=== WORK REQUEST ===
Output every line below exactly, please, omitting pictures.

=== RECORDS FOR THIS TASK ===
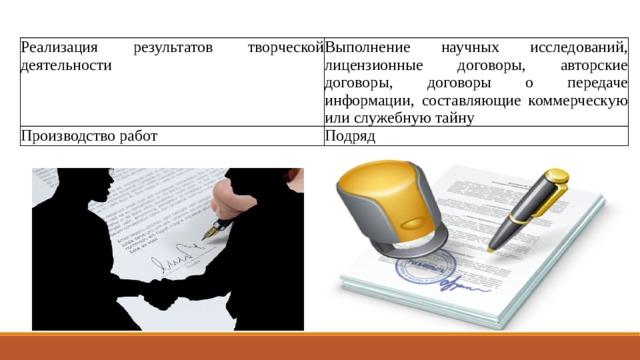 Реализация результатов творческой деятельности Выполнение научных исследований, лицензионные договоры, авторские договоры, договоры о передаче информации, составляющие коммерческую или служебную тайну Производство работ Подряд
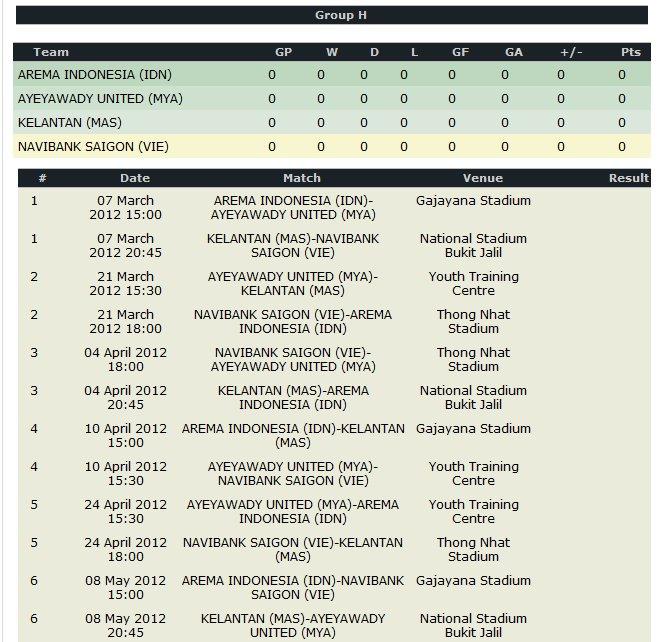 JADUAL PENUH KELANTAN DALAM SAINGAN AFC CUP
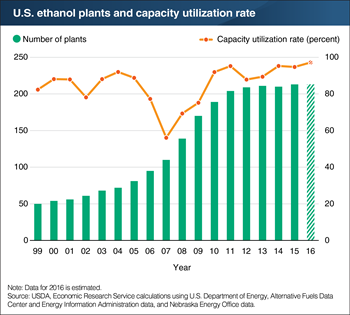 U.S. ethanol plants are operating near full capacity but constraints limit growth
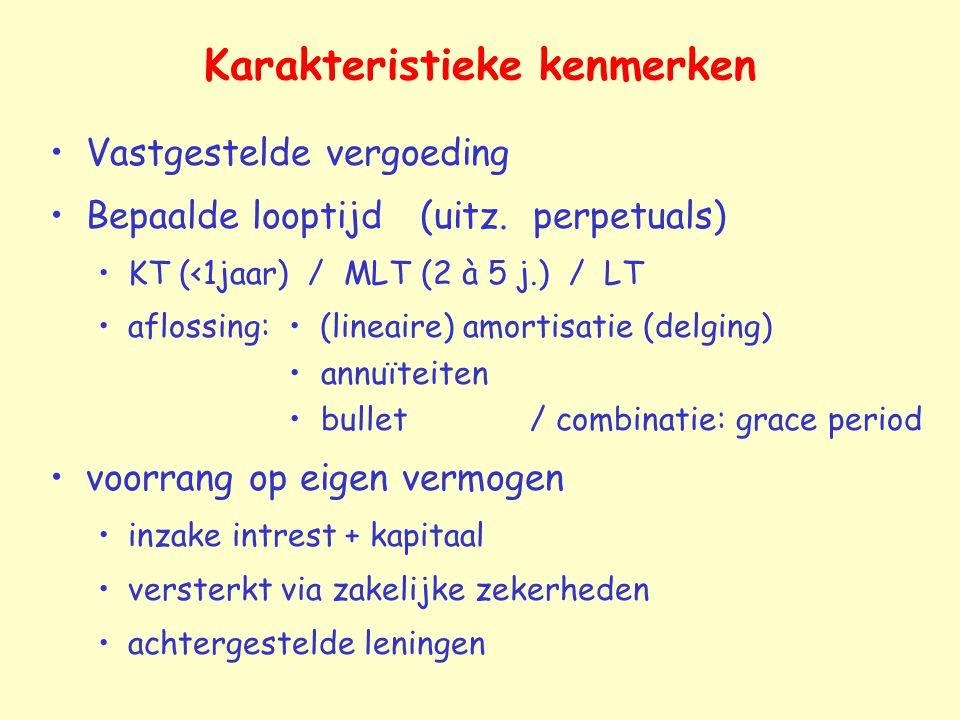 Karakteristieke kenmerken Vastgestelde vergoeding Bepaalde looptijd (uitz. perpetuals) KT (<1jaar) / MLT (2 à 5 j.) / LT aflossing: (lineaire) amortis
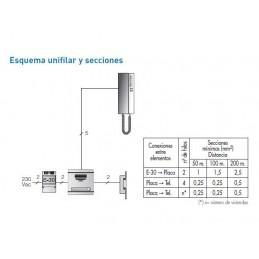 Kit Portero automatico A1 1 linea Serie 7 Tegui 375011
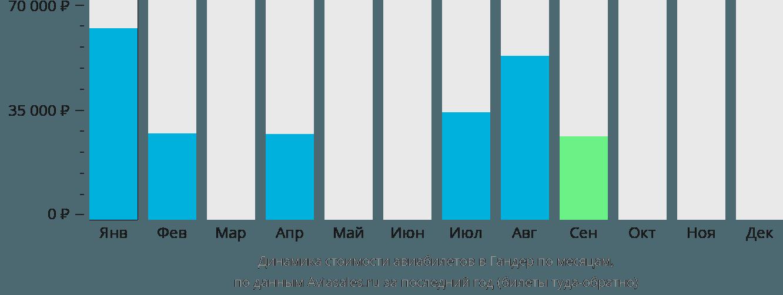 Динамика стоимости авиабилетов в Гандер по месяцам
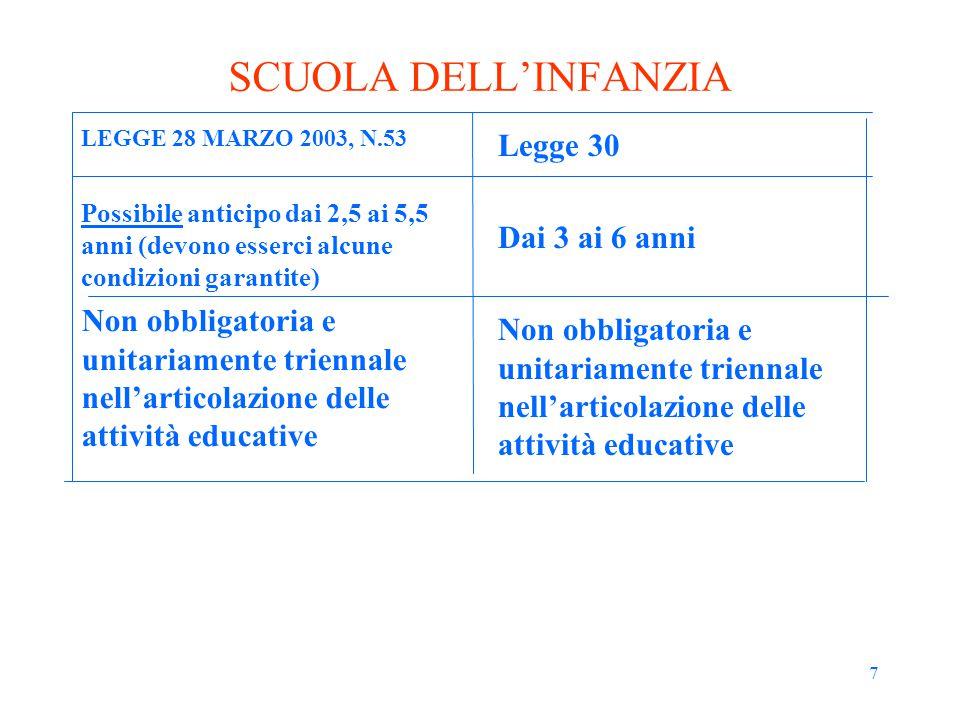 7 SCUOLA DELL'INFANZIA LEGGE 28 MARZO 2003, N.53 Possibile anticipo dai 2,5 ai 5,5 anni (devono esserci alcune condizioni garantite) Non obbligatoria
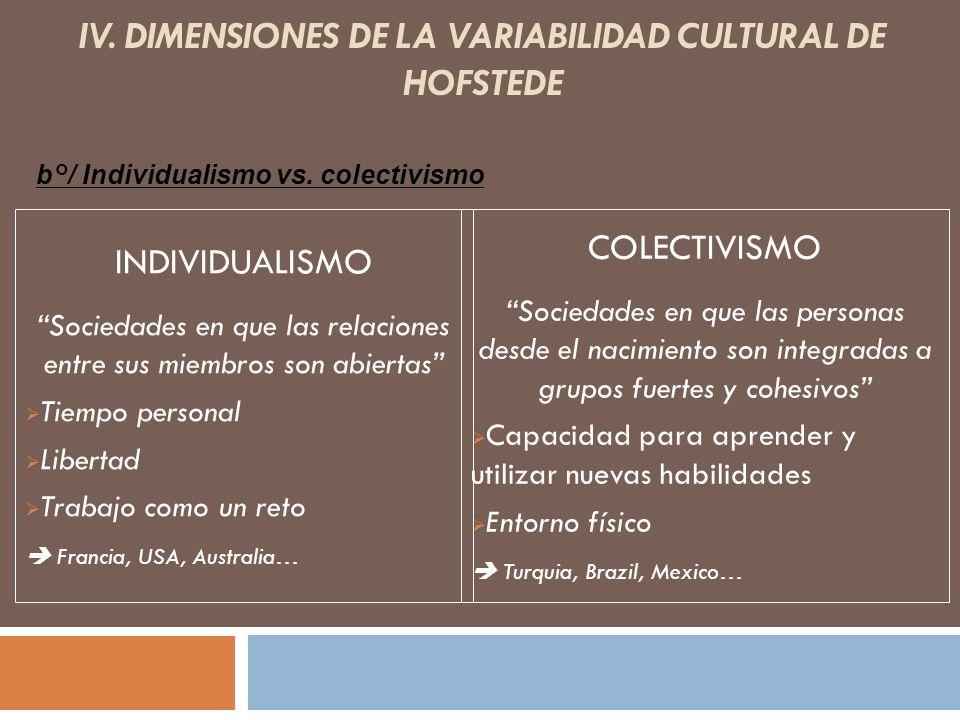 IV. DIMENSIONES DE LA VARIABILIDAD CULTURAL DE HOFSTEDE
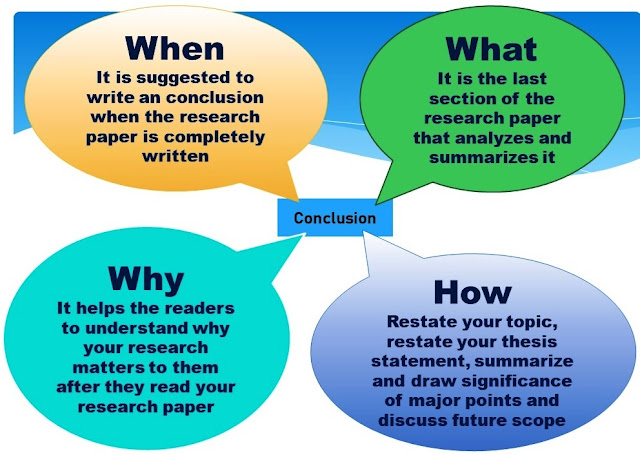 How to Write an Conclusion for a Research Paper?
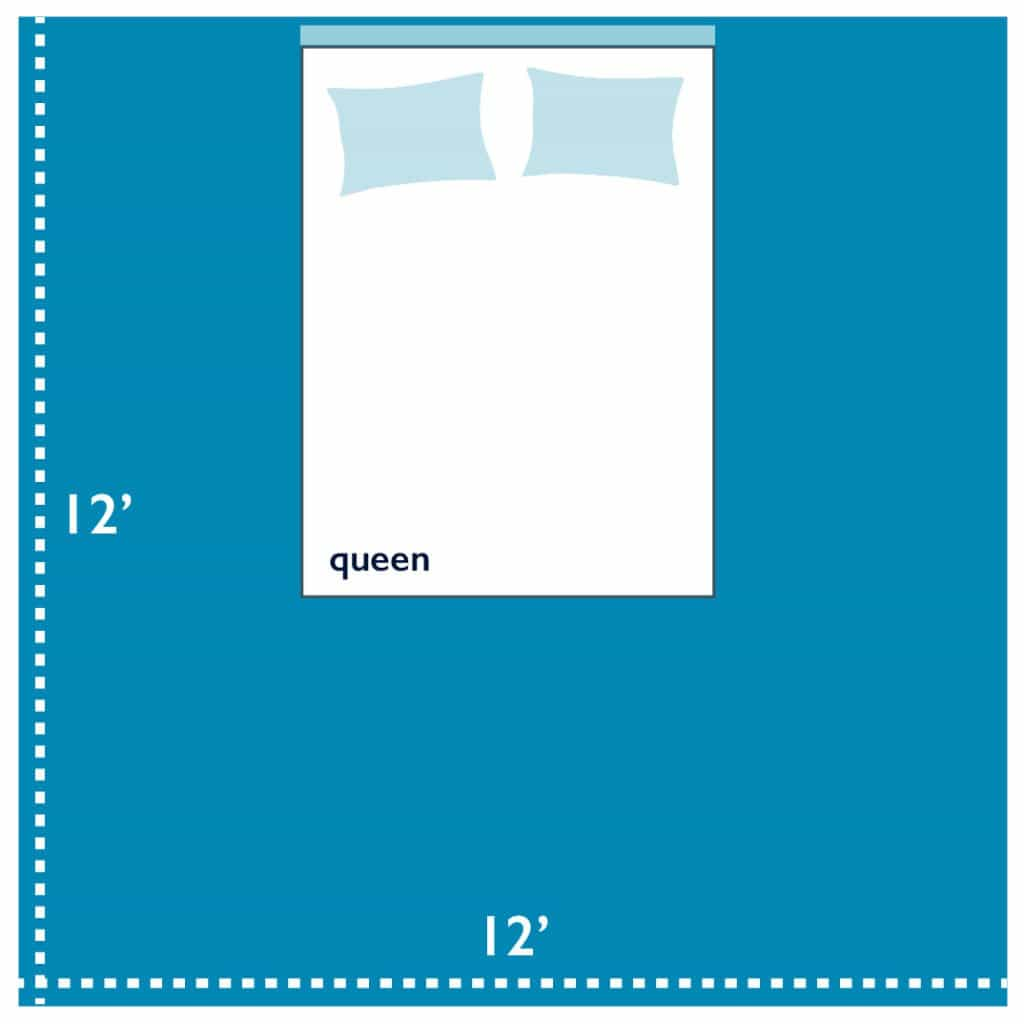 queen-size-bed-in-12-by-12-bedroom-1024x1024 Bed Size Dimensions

=== PROBLEM SOLUTION ===
 Реализация результатов творческой деятельности Выполнение научных исследований, лицензионные договоры, авторские договоры, договоры о передаче информации, составляющие коммерческую или служебную тайну Производство работ Подряд
 JADUAL PENUH KELANTAN DALAM SAINGAN AFC CUP
 U.S. ethanol plants are operating near full capacity but constraints limit growth
 Karakteristieke kenmerken Vastgestelde vergoeding Bepaalde looptijd (uitz. perpetuals) KT (<1jaar) / MLT (2 à 5 j.) / LT aflossing: (lineaire) amortis
 Kit Portero automatico A1 1 linea Serie 7 Tegui 375011
 Динамика стоимости авиабилетов в Гандер по месяцам
 7 SCUOLA DELL'INFANZIA LEGGE 28 MARZO 2003, N.53 Possibile anticipo dai 2,5 ai 5,5 anni (devono esserci alcune condizioni garantite) Non obbligatoria
 IV. DIMENSIONES DE LA VARIABILIDAD CULTURAL DE HOFSTEDE
 How to Write an Conclusion for a Research Paper?
 queen-size-bed-in-12-by-12-bedroom-1024x1024 Bed Size Dimensions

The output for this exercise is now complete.